Fed Interest Rate Forecast – 2023 (Goldman Sachs Investment Research)
Second, some very nice graphics I found from Vanguard.
Valuation of Stocks and Bonds to Fair Value (Vanguard)
Vanguard lists some broad asset groups along a scale that ranges from undervalued to overvalued, and where we think they are at the moment. At this point, you can quickly see that some other asset groups look “cheaper” than US equities.
In a recent memo to investors, Oaktree’s Howard Marks used the phrase “sea change.” I thought it captured the point in time I believe we are in. Over the past few years, low interest rates and massive economic stimulus have driven asset prices up with FOMO (fear of missing out) being the dominant driver. But now a sea change has occurred. A decent rate of return can be achieved from cash and short-term assets. This increases the return investors demand from the stock to adequately compensate for the additional risk they assume. As a result, it tends to depress the price of such stocks, or at least depress them.
What are some gists?
- Keep a reasonable portion of your portfolio in cash and take advantage of opportunities that may present themselves.
- Decent returns are very likely to be made from bonds, with the best risk/return profiles on the short end of the duration spectrum.

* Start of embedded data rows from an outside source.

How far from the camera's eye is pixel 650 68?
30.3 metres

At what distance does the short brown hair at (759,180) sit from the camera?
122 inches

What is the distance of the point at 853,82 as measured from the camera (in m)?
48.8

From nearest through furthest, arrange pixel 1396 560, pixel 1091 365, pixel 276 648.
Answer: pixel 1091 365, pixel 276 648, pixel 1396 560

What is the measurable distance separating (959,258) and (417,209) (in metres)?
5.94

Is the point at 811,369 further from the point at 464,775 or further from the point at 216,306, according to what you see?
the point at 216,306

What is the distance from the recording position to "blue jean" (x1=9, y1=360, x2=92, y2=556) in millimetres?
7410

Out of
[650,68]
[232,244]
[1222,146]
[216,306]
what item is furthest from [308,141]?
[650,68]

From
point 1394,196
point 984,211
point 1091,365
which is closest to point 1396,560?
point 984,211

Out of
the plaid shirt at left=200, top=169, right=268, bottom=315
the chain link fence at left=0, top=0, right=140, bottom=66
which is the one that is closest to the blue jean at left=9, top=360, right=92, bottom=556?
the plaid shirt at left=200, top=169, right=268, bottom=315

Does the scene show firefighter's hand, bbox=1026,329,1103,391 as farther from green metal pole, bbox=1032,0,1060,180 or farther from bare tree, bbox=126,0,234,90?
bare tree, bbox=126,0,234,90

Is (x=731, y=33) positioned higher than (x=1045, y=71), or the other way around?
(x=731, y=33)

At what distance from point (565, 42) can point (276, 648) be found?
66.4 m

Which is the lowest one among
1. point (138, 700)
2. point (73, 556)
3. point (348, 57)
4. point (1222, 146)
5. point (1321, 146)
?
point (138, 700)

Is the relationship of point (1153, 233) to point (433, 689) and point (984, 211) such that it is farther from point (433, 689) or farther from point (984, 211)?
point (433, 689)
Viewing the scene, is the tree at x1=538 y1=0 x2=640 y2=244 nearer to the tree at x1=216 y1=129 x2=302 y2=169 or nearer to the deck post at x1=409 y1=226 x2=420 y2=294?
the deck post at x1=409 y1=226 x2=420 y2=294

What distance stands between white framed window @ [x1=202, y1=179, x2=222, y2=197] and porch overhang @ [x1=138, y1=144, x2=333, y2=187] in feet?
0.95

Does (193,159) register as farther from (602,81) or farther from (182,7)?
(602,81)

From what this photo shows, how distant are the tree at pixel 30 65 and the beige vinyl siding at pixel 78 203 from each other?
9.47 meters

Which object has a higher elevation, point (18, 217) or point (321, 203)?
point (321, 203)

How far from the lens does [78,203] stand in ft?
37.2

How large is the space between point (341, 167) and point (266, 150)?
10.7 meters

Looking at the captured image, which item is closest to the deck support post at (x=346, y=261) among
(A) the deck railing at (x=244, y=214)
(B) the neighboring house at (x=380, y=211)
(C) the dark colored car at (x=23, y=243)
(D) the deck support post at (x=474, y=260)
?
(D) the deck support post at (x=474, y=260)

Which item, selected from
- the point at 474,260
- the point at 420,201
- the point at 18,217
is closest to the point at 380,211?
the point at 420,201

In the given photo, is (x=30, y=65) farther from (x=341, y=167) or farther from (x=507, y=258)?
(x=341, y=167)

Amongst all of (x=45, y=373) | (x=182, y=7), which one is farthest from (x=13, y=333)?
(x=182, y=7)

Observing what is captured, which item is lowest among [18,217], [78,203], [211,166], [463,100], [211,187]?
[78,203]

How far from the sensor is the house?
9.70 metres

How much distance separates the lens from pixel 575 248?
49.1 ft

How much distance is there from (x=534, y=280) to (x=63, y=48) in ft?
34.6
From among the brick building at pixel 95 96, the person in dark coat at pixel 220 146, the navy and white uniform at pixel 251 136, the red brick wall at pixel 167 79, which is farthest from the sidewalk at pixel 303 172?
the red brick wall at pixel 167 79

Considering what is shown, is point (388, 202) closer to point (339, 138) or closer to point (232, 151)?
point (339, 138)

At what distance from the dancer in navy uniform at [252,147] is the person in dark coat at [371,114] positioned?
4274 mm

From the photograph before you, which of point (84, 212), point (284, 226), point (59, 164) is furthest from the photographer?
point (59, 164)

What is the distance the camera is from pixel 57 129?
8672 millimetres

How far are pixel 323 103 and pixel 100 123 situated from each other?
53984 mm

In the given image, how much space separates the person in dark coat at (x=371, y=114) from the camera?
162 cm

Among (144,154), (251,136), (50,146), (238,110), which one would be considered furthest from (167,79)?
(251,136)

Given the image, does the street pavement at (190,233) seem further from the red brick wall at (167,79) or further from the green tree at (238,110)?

- Balance your equity investments between Global and U.S. according to Vanguard’s chart above
That is, as we said above, Conservatively positioned and well diversified.
I will stop for the time being. I hope this article has proved to be of some use, providing a perspective to consider. We would love to hear from you in the comments below!
Editor’s note: This article covers one or more microcap strains. Please be aware of the risks associated with these stocks.